La pilosité humaine étant très variable, il est très difficile de dire à priori combien de temps peut prendre l’épilation d’un visage. D’autre part, certaines techniques (comme le recours à des électrodes isolées) sont plus efficaces que d’autres. Mais pouvoir commencer cette dernière plusieurs mois avant le début de votre traitement hormonal est vraiment important. Si vous commencez les deux à peu près en même temps, vous allez devoir mettre les bouchées doubles. Si vous la commencez après, vous risquez de sérieuses difficultés. D’importantes repousses sont extrêmement gênantes si elles se produisent alors que votre traitement hormonal a des effets visibles ou pire encore, quand votre transition est achevée.

Travail de la voix (MtF)

Le travail de la voix est très long, frustrant et difficile. Il fait partie des choses qu’il faut commencer au plus vite quand on envisage une transition. C’est aussi un travail qu’on peut entreprendre sans attendre de prise en charge ou de remboursement. Là encore, chaque mois de gagné sera très précieux.

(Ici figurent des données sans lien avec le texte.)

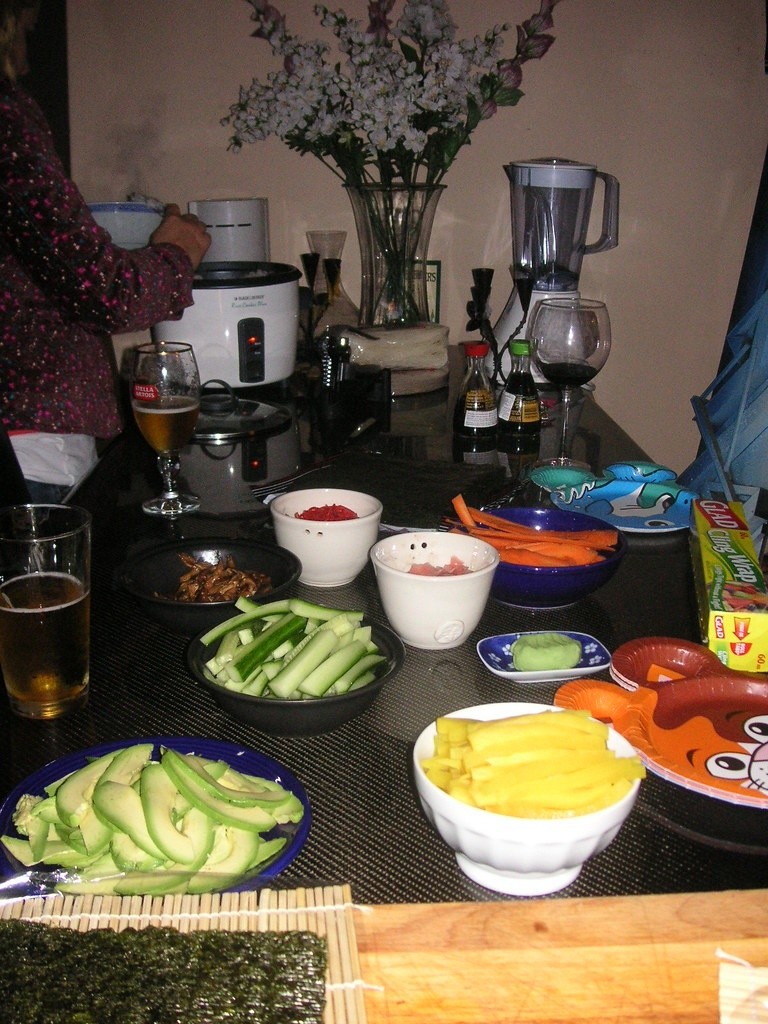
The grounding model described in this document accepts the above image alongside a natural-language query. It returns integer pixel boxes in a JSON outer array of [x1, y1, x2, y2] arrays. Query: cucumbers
[[200, 594, 387, 699]]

Certains orthophonistes sont capables d’aider les personnes transsexuelles et transgenres à modifier leurs voix. Mais ils ne sont pas nombreux et on n’en trouve pas partout. Mais c’est, bien sûr, une possibilité.

Une autre option consiste à utiliser l’une des méthodes mises au point par des personnes transsexuelles. J’en connais deux qui ont fait leurs preuves. La première est celle de Melanie Ann Phillips qui a créé la première méthode permettant aux MtF de travailler leur voix et d’arriver à un résultat valable.

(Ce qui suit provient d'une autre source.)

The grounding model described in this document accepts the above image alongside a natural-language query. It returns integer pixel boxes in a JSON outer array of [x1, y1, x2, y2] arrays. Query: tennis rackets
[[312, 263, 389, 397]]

La seconde est celle de Deep Stealth  : sous cette enseigne, Andrea James et Calpernia Adams ont créé une petite boutique qui diffuse quelques documents très précieux pour les personnes transsexuelles, dont un DVD permettant aux MtF de travailler leur voix. Cette méthode aussi est réputée.

Ces deux méthodes sont en anglais et je ne connais pas d’équivalent en langue française.

Traitement hormonal (pour les MtF)

Si vous êtes MtF, il est très important de laisser passer un peu de temps (quelques mois) entre le début de votre épilation électrique et le début de votre traitement hormonal. Il n’y a donc pas grand chose à faire à ce sujet au début de votre transition, si ce n’est de vous informer de ce que c’est qu’un traitement hormonal, de ses effets, de ses avantages et de ses risques.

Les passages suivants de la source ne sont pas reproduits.